– Я уже убила раз, – Оливия шагнула к нему, но лишь ударилась об его обрюзгшее тело, коснулась его возбужденной плоти.
– Убей меня! – он скалился, обдавая ее смрадом недавно съеденной пищи.
Оливия качнула головой, всматривалась в его глаза. Он еще крепче прижал ее к себе, в очередной раз показывал и доказывал ей, что она просто игрушка в его руках.
– Нет у меня времени больше на тебя! – с раздражением и сожалением выдохнул он. – И у тебя его нет, сегодня без душа, так пойдешь! – он сжал ее ягодицы и прижал. – Так пойдешь! – он потерся об нее пахом. – С моим семенем в тебе, чтобы знала, чтобы помнила, кто тебя трахал столько лет. Никто со мной не сравнится! – он смеялся, брызжа слюной. – Я все равно больше всех, слышишь?! Больше всех тебя трахал! – он грубо сжал ее подбородок. – Двадцать лет я трахал тебя, сеньора! Двадцать лет я кормил тебя своей спермой – никто не сможет побить мой рекорд! Никто!
Рука Оливии дрогнула. Он словно напрашивался, провоцировал ее, потому что… потому что это было прощанием. Пальцы разжались, падение ножика глухим стуком прокатилось по кабинету. Она не выдержала и полусела на его стол, уперлась руками об столешницу, смотрела в пол.

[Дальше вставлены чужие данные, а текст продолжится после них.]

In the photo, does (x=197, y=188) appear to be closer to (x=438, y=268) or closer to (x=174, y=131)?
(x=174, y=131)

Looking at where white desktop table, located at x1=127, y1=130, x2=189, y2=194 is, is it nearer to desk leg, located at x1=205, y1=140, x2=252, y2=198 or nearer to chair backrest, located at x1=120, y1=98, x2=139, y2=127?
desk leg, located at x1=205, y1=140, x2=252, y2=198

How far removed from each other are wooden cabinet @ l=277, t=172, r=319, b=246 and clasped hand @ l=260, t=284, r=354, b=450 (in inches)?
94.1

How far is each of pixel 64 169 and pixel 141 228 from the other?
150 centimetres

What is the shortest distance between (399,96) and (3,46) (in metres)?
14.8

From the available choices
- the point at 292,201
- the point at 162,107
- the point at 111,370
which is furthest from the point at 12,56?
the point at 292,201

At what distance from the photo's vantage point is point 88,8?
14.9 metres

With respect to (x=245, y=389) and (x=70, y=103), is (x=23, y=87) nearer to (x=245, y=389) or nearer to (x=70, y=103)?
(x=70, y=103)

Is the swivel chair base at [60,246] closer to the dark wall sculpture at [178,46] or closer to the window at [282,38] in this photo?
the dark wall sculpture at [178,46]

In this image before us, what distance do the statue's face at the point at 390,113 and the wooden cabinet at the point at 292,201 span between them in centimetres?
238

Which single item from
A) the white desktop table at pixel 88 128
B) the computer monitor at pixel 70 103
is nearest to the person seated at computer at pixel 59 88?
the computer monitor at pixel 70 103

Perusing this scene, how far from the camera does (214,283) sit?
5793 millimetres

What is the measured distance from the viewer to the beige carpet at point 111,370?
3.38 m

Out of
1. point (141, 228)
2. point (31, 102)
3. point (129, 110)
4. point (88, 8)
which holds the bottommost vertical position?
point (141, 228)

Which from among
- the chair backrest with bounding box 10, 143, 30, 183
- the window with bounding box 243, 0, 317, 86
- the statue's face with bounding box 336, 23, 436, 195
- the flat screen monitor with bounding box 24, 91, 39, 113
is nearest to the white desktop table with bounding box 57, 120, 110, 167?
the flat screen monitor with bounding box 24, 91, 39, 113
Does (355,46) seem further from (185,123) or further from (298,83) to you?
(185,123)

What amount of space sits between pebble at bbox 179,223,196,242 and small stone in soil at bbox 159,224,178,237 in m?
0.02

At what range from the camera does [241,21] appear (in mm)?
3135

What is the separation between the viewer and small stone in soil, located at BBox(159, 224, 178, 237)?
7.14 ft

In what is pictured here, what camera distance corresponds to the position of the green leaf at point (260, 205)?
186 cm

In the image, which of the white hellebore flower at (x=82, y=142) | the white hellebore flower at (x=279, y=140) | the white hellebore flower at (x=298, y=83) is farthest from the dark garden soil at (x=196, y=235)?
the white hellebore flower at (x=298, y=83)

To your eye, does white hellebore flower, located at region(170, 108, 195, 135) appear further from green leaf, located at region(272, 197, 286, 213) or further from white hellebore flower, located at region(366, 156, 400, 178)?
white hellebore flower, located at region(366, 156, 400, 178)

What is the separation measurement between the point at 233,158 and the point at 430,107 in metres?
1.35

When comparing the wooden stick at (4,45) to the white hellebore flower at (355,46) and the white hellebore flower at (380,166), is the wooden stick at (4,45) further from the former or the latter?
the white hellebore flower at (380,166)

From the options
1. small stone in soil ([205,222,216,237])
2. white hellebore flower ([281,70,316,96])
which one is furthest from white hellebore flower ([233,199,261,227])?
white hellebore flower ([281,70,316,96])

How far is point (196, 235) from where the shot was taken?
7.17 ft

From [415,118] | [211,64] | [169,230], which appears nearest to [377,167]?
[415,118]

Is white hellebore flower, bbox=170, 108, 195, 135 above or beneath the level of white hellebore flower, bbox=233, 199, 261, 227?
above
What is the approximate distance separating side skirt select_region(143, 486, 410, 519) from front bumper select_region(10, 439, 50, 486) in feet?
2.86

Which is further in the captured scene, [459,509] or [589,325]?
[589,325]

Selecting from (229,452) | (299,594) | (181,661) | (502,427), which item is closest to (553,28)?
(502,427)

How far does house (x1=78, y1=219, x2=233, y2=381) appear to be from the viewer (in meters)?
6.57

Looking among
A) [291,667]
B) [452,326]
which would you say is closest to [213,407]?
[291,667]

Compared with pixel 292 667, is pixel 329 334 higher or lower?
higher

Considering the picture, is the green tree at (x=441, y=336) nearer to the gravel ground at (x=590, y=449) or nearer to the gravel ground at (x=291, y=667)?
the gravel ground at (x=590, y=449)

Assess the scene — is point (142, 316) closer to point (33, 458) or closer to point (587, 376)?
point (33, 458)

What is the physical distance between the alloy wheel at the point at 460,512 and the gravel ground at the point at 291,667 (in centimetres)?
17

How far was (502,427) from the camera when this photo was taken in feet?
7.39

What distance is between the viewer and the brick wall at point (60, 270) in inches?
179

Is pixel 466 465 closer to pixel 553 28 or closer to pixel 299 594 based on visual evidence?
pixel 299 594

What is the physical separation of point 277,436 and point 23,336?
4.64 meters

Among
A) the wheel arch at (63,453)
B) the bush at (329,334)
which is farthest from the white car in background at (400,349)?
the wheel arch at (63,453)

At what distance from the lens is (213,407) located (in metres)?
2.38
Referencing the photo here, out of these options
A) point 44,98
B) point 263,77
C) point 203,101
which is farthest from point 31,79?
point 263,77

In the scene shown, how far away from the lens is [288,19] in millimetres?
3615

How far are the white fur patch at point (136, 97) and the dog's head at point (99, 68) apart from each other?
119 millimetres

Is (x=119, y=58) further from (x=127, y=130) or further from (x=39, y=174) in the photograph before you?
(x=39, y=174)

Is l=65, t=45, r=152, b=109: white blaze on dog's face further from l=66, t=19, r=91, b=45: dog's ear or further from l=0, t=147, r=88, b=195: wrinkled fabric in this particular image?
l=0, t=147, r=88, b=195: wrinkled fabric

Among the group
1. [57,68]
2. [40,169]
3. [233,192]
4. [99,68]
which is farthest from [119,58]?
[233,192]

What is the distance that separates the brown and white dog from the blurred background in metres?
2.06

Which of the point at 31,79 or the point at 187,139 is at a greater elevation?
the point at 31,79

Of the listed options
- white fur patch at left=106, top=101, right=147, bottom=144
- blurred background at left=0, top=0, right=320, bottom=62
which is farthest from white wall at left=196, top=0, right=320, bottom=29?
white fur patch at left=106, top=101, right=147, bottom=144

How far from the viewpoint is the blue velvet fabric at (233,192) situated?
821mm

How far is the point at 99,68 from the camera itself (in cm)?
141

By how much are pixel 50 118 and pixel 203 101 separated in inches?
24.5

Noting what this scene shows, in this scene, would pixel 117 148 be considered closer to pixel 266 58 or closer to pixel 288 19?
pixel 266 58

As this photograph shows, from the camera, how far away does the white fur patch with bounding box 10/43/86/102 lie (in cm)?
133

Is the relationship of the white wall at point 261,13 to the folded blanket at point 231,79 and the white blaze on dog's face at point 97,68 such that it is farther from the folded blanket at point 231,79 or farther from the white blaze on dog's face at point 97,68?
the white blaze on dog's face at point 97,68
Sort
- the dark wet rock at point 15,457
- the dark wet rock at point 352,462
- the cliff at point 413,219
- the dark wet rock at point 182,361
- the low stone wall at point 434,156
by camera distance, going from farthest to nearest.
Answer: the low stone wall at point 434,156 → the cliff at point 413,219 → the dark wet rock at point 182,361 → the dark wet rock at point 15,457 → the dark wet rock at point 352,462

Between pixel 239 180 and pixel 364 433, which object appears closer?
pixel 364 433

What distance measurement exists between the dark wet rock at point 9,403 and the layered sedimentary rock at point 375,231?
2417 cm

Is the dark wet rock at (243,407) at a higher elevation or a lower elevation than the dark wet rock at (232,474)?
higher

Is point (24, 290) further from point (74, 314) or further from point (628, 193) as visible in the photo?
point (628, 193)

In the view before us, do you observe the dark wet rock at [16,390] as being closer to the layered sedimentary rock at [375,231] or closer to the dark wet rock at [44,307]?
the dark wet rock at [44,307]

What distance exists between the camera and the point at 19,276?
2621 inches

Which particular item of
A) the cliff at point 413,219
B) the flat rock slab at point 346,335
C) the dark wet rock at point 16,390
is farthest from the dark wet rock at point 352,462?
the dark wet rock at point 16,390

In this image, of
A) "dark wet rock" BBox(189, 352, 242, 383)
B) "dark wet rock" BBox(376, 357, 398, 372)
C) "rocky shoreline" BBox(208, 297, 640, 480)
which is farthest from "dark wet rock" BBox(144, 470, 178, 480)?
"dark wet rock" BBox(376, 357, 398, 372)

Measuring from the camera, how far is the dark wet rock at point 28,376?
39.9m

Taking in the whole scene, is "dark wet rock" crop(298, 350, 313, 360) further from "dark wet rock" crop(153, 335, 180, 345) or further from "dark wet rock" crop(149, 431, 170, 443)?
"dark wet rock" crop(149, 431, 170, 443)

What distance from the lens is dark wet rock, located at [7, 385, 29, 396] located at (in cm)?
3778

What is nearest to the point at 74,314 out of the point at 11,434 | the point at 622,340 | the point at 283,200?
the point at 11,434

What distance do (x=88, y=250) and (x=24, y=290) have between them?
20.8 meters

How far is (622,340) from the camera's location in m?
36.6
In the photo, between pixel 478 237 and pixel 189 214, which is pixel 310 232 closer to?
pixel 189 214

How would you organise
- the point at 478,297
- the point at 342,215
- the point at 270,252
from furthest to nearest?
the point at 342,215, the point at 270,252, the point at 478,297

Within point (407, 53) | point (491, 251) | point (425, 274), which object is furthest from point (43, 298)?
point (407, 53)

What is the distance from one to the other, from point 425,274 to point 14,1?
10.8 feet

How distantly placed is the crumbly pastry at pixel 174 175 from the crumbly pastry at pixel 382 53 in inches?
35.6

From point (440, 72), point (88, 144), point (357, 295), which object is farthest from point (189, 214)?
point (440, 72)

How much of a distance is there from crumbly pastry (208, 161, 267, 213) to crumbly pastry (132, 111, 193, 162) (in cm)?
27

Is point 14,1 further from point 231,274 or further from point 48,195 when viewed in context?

– Сеньора, – он прижал ее голову к себе, впервые за все эти годы провел рукой в скромной и ненужной ласке, – а я ведь к тебе привык, – он перестал смеяться и скалиться. – Даже, – он не договорил и отпрянул, – но ты ко мне вернешься, ты не сможешь там, никто не может, тем более после такого.
Оливия не поднимала голову, трещинки на плитке расплывались, плечи затряслись. Ее освобождали? Она ничего не понимала, не верила. Может зря она на него напала, может он не отправил письмо ее сыну, потому что знал, что она выйдет?
– Я тебя ненавижу, – она медленно подняла голову.
– Уже что-то, – он вновь рассмеялся, поправил брюки, – я стану твоим кошмаром, – он вновь подошел ближе.
– Я засажу тебя в тюрьму за все твои издевательства и изнасилования, – она толкнула его в грудь.
Он схватил ее за запястья и легко скрутил, надел наручники. Столько лет проработав в тюрьме, он отлично управлялся с бунтарями, умело применял приемы, несмотря на свою набранную за годы полноту, которая совершенно ему не мешала в этом.
– У тебя ничего не получится, – он подтащил ее к двери. – Даже не пытайся, сеньора. Ты просто вновь попадешь ко мне, и в следующий раз навсегда.
Оливия даже не успела ничего сказать в ответ. Он распахнул дверь:
– Увести, сеньору! – распорядился он, вытолкнул ее и захлопнул дверь.
– Я хочу знать! – Оливия намеревалась повернуться, но ей не позволили, грубо толкнув в спину. – Хочу знать! Хочу знать, – твердила она.
Сорок один шаг назад дался ей с трудом, сердце странно сжималось в груди, с губ рвались вопросы, но задать их было некому. Когда ее освободят? Почему? Освободят ли? Может она совершила ошибку, может стоило ей надавить сильнее и решить все в том кабинете, покончить со всем. Оливия, как загнанный зверь металась по своей камере.